> [О ЗАДАНИИ] Процитируйте без изменений отрывок из фрагмента документа о японцах от слов «Послышались звуки восточной» до слов «попыхивая короткими трубками.».

> [ФРАГМЕНТ ДОКУМЕНТА]
══════
Послышались звуки восточной музыки… За высоткой в глубоком котловане стоял легкий шатрового типа домик с открытой сценой. Он был освещен фонарями. На высоком дощатом настиле танцевали красочно разодетые гейши. Перед этой импровизированной сценой за маленькими столиками, сплошь уставленными бутылками, сидели японские офицеры. Никто не ел и не пил, все внимательно смотрели на сцену, попыхивая короткими трубками.
Притаившись в кустах караганника, мы какое-то время наблюдали за происходившим. Вот музыка смолкла. Гейши закончили танец и поклонились. Среди офицеров поднялся шум. На сцену полетели трубки, портсигары и другие предметы. Подобрав все это, гейши ушли за сцену».[132]
Это выступление своеобразных (на японский национальный манер) «фронтовых бригад» должно было показаться нашим бойцам весьма необычным: в Советской Армии «культурный досуг» в боевых условиях стал практиковаться лишь в годы Великой Отечественной войны (выездные концерты артистов и т. п.). В сравнительно недолгом (четырехмесячном) конфликте в центре «дикой» Азии, в глубине территории чужой страны, подобная практика и не могла получить распространение: в отличие от японцев, СССР не создавал постоянных наступательных плацдармов, а его боевые части в Монголии не успели «обжиться» и обзавестись хозяйством.
В целом, у непосредственных участников боевых действий 1938–1939 гг. было достаточно фактов для формирования образа японцев как опасного и жестокого, умелого и опытного врага, не только относящегося к чужой культуре, но и во многом непонятного. Эта его «загадочность» была связана как с фактическим отсутствием массовых контактов между гражданами двух стран, так и с весьма ограниченным культурным кругозором рядовых советских бойцов. Поэтому непосредственно полученные ими в ходе боевых действий опыт и информация о противнике далеко не всегда могли быть верно истолкованы. В самом советском обществе такой неискаженной информации было еще меньше. Японцы воспринимались через идеологический фильтр средств массовой информации, а также организованных властью массовых митингов протеста и демонстраций «против японских милитаристов». В результате элемент мифологичности оказался в этот период не меньшим, а может быть, и большим, чем в русско-японской войне начала века. Вместе с тем, в главном Япония в советском массовом сознании оценивалась достаточно верно: несмотря на свое поражение, она воспринималась как опасный и коварный потенциальный противник, готовый нанести удар, как только для этого представится благоприятная возможность.
══════
> [РАЗДЕЛ ДАННЫХ]
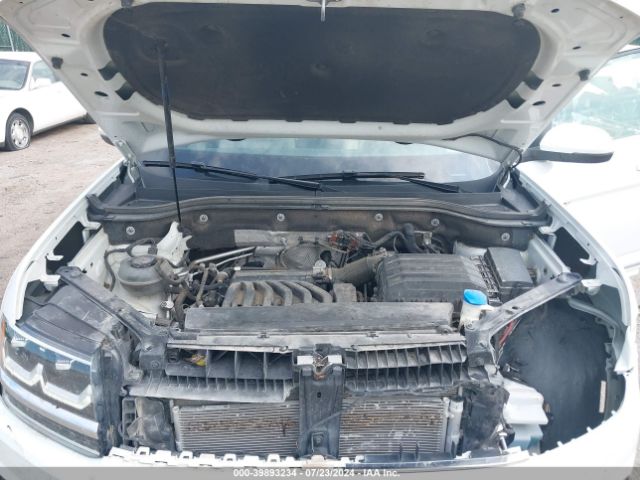 1V2SR2CA4KC592369 Volkswagen Atlas 3.6l V6 Sel R-line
══════
> [ОТВЕТ К ЗАДАЧЕ]
Послышались звуки восточной музыки… За высоткой в глубоком котловане стоял легкий шатрового типа домик с открытой сценой. Он был освещен фонарями. На высоком дощатом настиле танцевали красочно разодетые гейши. Перед этой импровизированной сценой за маленькими столиками, сплошь уставленными бутылками, сидели японские офицеры. Никто не ел и не пил, все внимательно смотрели на сцену, попыхивая короткими трубками.